=== Problem details ===
The records below are to be restated word for word, with their images omitted.

=== Recorded data ===
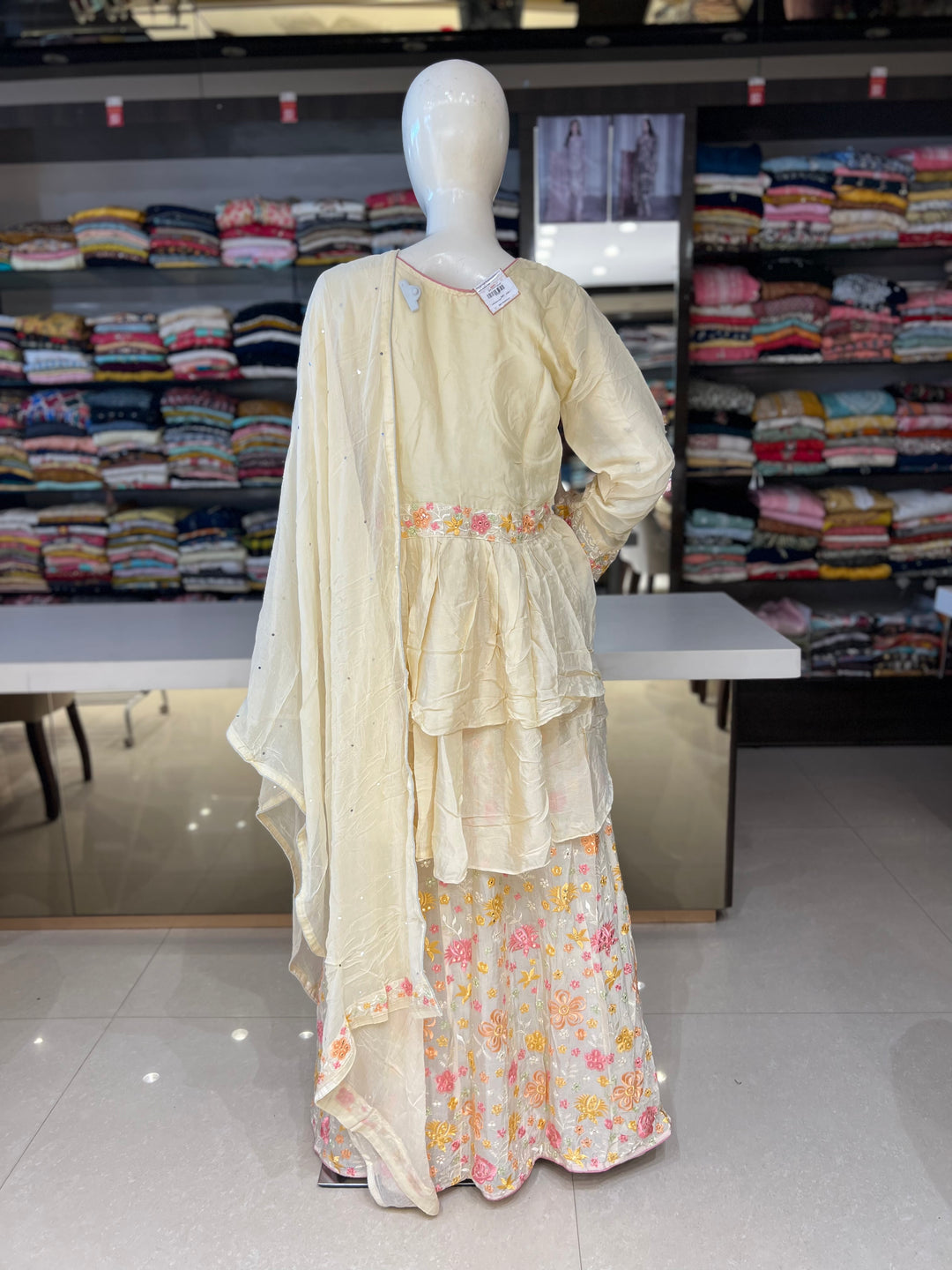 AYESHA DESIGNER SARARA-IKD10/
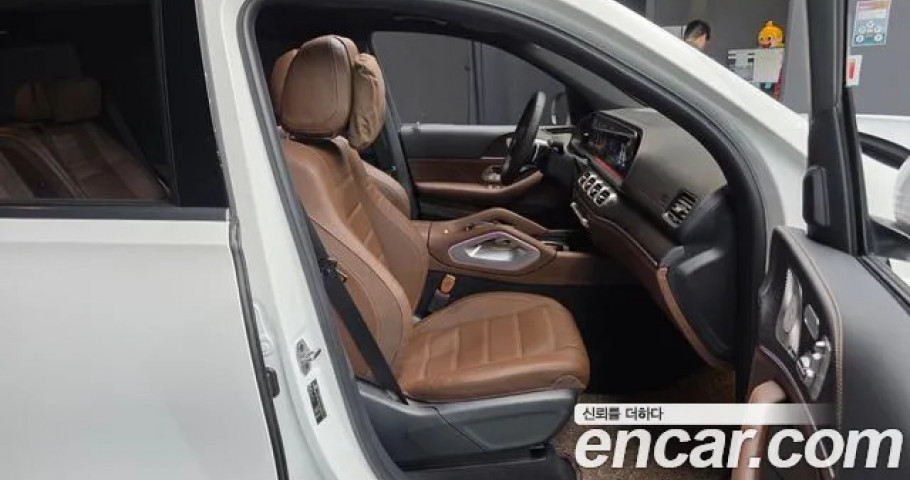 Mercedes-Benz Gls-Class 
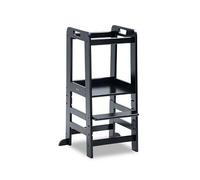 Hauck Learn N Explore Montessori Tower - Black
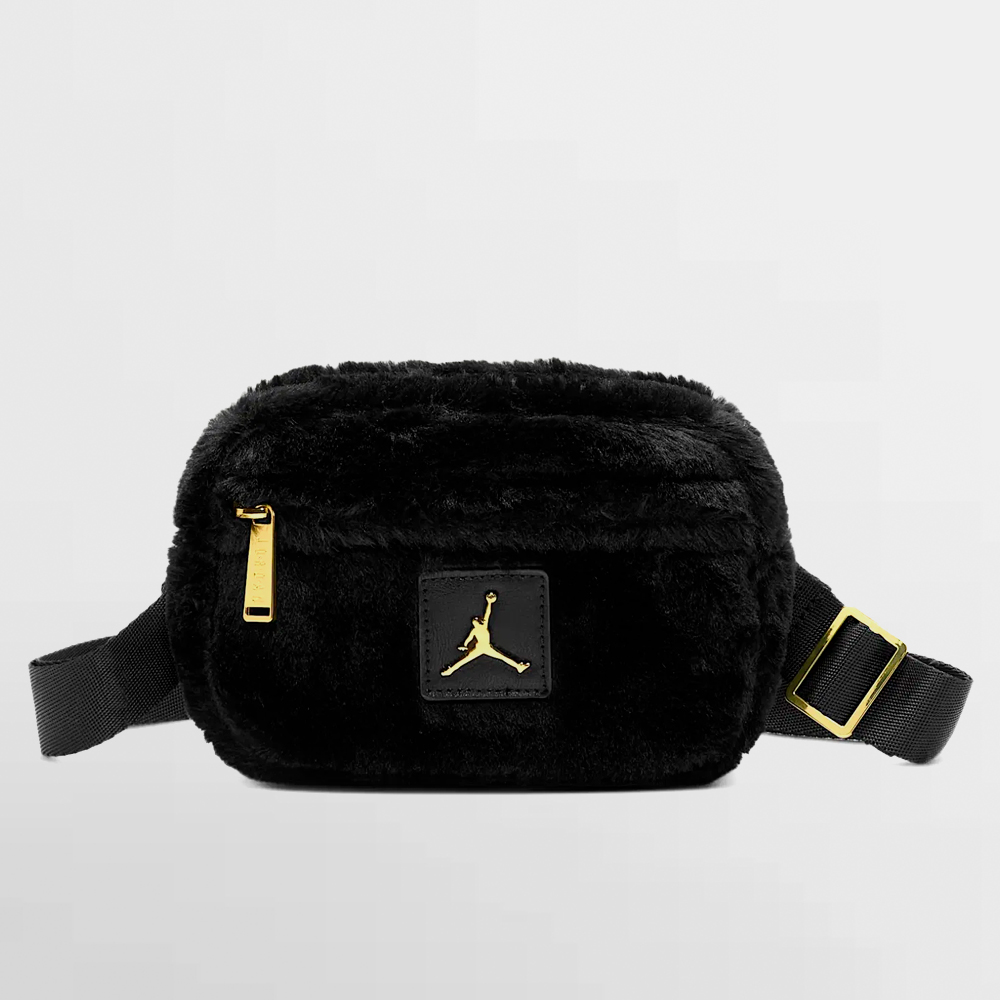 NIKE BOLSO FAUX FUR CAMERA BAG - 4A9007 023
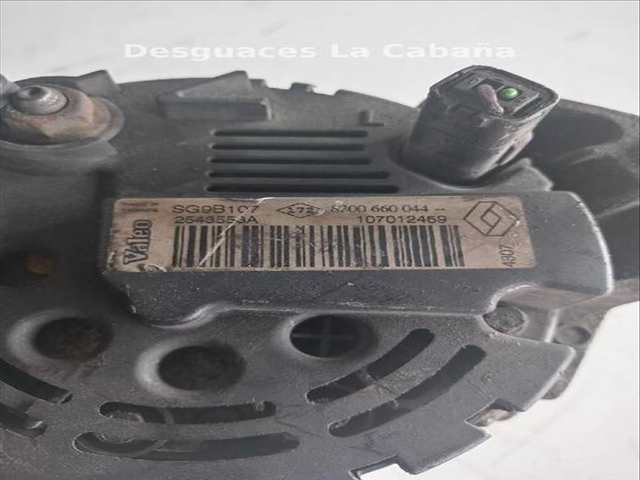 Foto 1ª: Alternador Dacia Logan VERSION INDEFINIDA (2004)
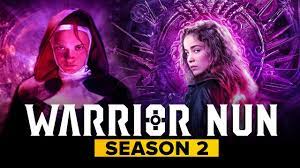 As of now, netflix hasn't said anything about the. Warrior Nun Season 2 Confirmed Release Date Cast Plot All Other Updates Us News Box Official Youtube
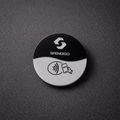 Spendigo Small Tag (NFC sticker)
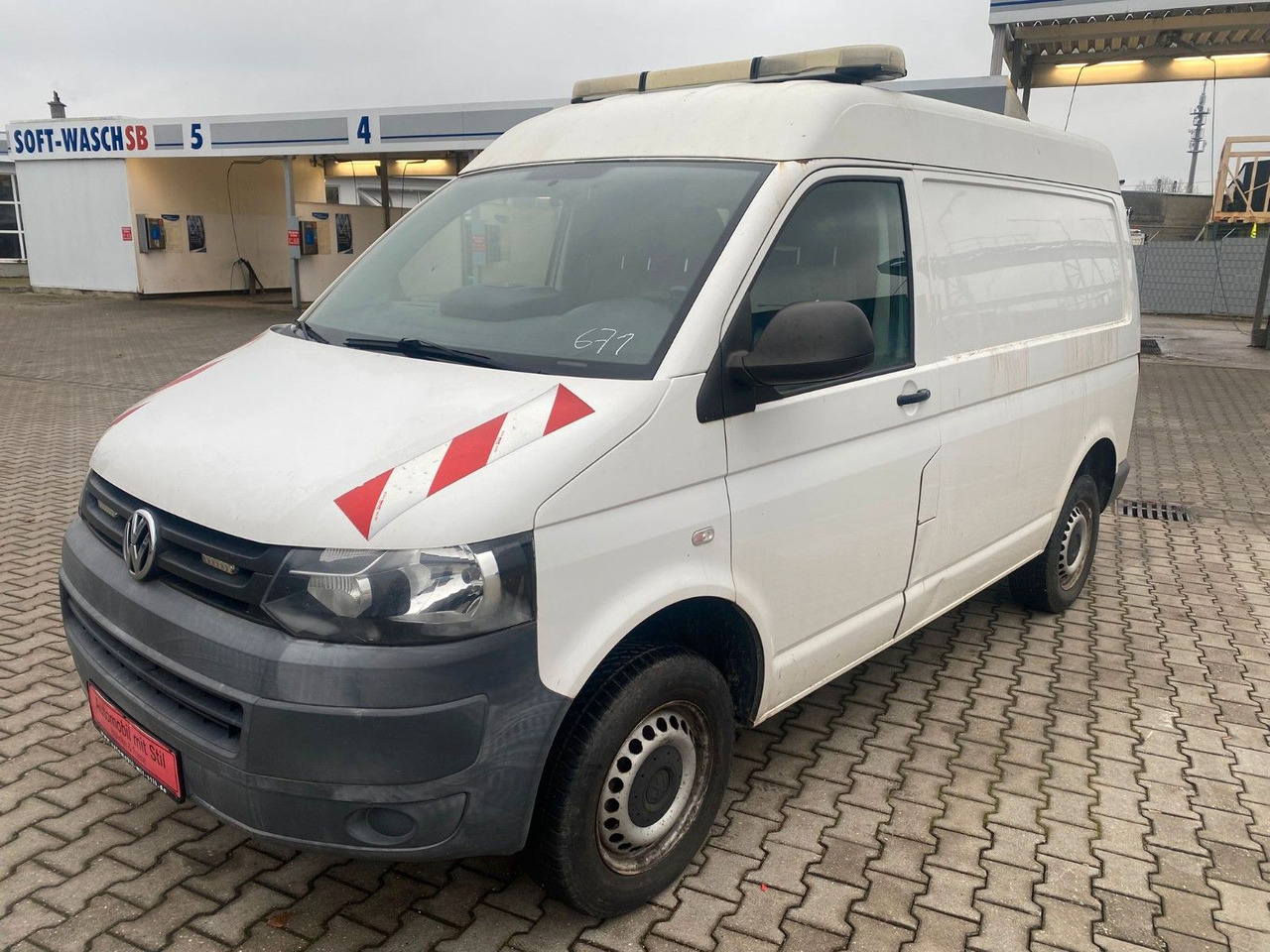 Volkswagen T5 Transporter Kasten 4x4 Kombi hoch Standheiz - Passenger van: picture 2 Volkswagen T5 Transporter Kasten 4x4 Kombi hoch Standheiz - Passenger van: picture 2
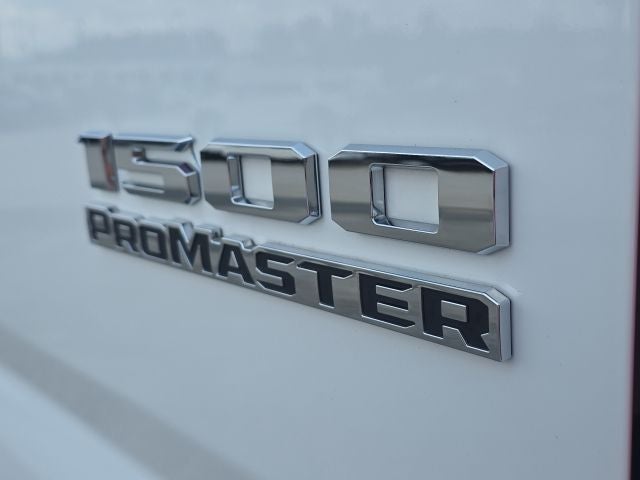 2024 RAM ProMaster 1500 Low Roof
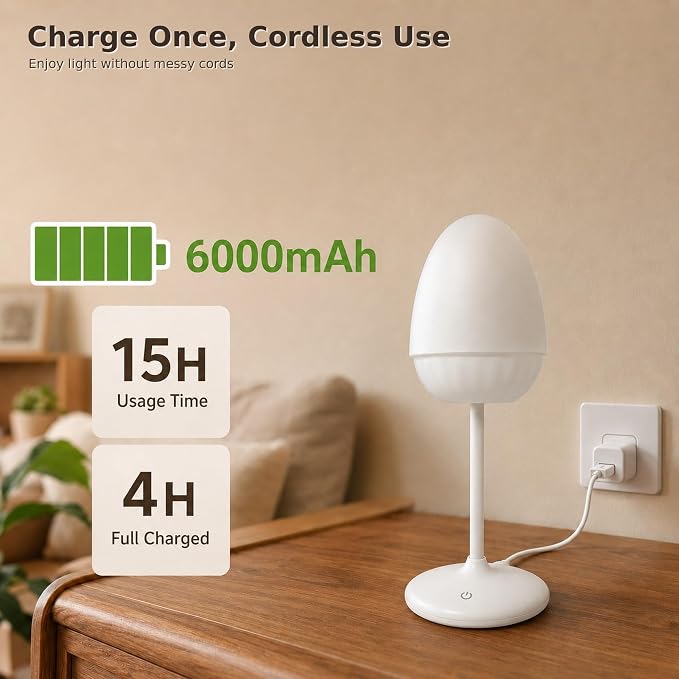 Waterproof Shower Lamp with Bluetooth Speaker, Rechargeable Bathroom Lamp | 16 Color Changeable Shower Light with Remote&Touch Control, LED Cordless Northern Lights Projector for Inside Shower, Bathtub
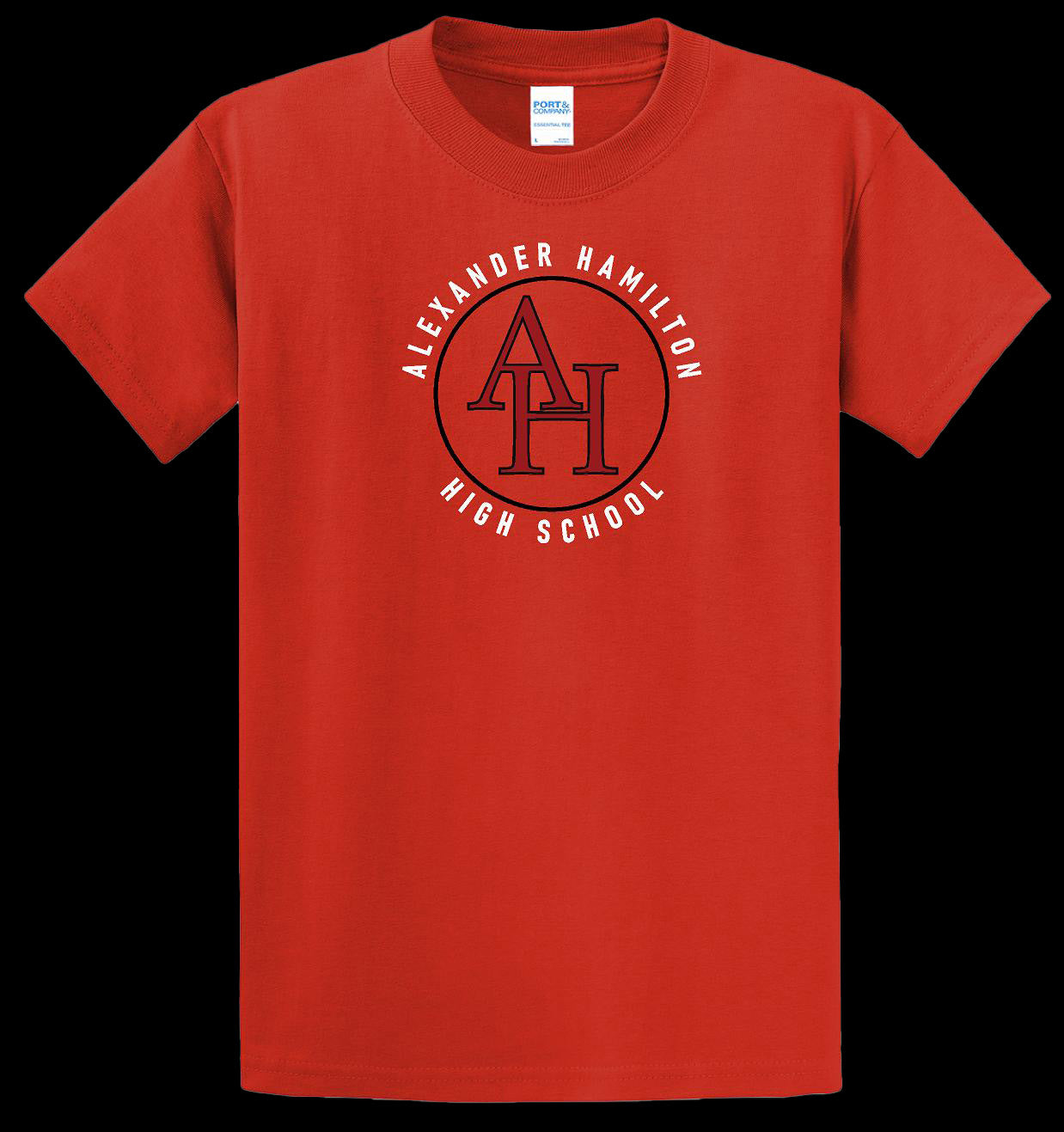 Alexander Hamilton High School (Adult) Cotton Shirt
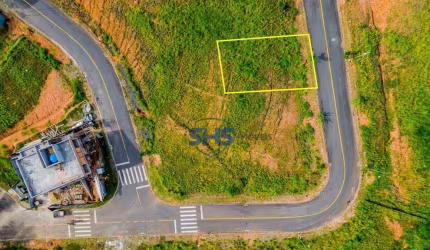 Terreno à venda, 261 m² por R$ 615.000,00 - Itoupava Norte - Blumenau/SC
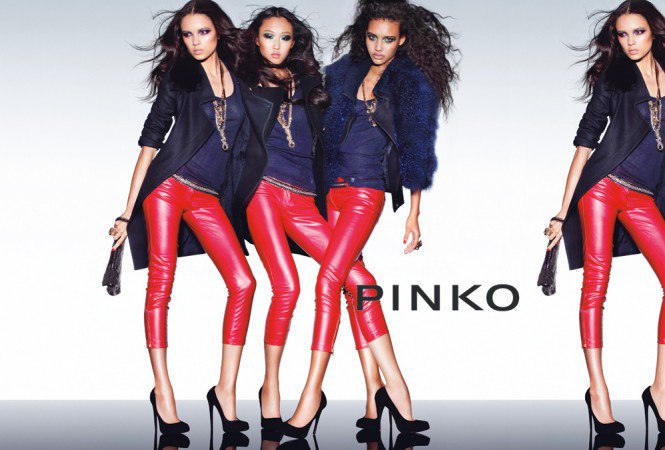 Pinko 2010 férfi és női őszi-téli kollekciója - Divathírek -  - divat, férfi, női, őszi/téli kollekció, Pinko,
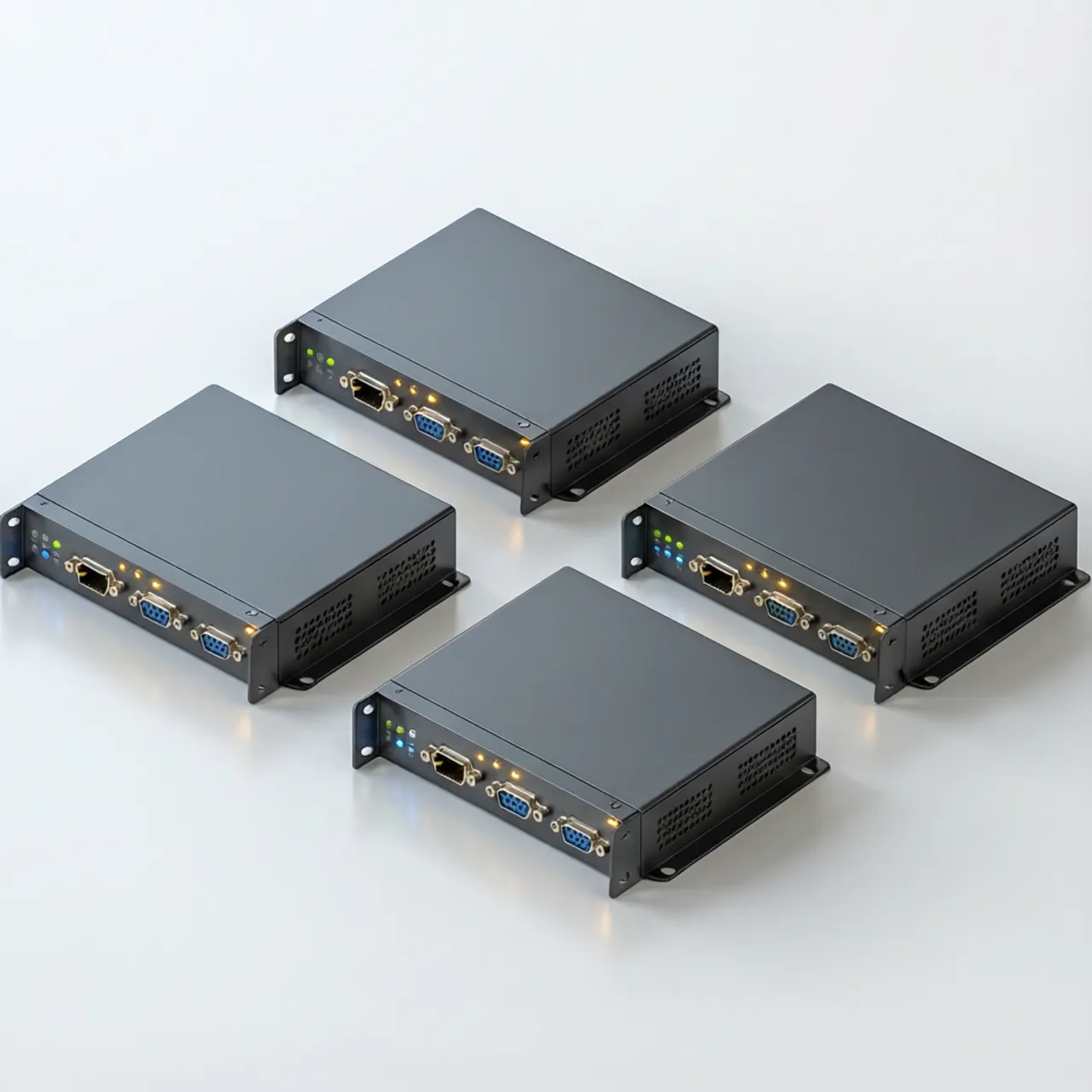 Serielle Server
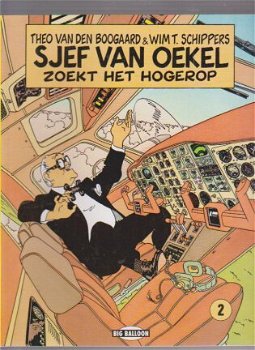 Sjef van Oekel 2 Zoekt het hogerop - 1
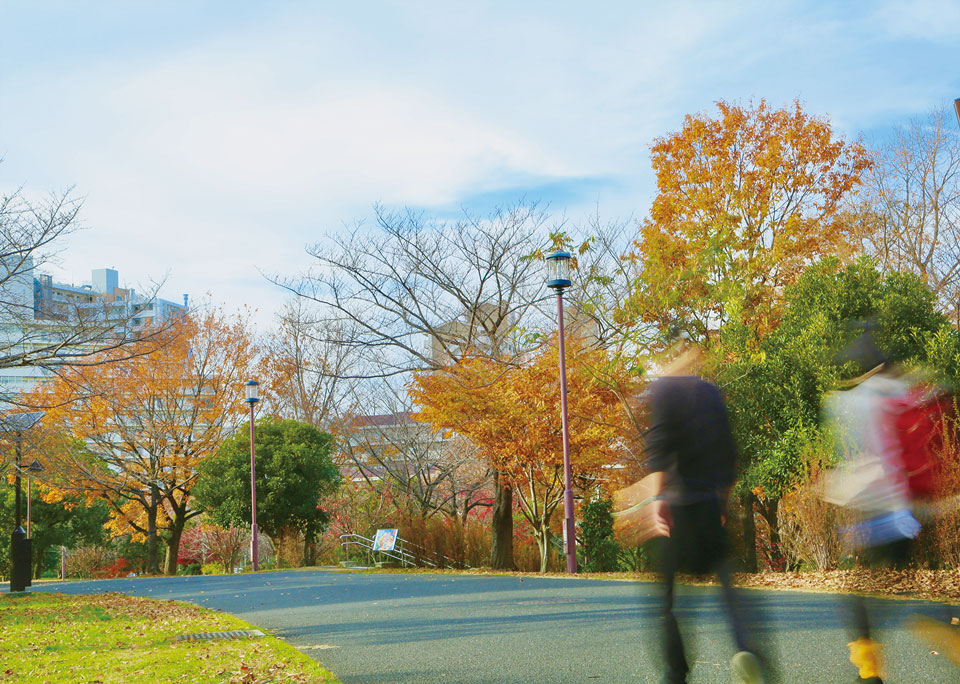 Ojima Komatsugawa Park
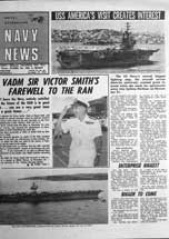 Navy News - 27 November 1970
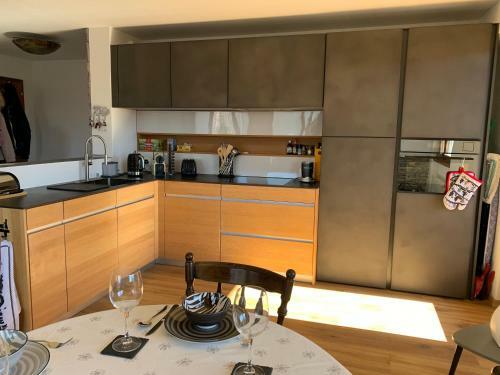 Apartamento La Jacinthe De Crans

=== Exercise result ===
 AYESHA DESIGNER SARARA-IKD10/
 Mercedes-Benz Gls-Class 
 Hauck Learn N Explore Montessori Tower - Black
 NIKE BOLSO FAUX FUR CAMERA BAG - 4A9007 023
 Foto 1ª: Alternador Dacia Logan VERSION INDEFINIDA (2004)
 As of now, netflix hasn't said anything about the. Warrior Nun Season 2 Confirmed Release Date Cast Plot All Other Updates Us News Box Official Youtube
 Spendigo Small Tag (NFC sticker)
 Volkswagen T5 Transporter Kasten 4x4 Kombi hoch Standheiz - Passenger van: picture 2 Volkswagen T5 Transporter Kasten 4x4 Kombi hoch Standheiz - Passenger van: picture 2
 2024 RAM ProMaster 1500 Low Roof
 Waterproof Shower Lamp with Bluetooth Speaker, Rechargeable Bathroom Lamp | 16 Color Changeable Shower Light with Remote&Touch Control, LED Cordless Northern Lights Projector for Inside Shower, Bathtub
 Alexander Hamilton High School (Adult) Cotton Shirt
 Terreno à venda, 261 m² por R$ 615.000,00 - Itoupava Norte - Blumenau/SC
 Pinko 2010 férfi és női őszi-téli kollekciója - Divathírek -  - divat, férfi, női, őszi/téli kollekció, Pinko,
 Serielle Server
 Sjef van Oekel 2 Zoekt het hogerop - 1
 Ojima Komatsugawa Park
 Navy News - 27 November 1970
 Apartamento La Jacinthe De Crans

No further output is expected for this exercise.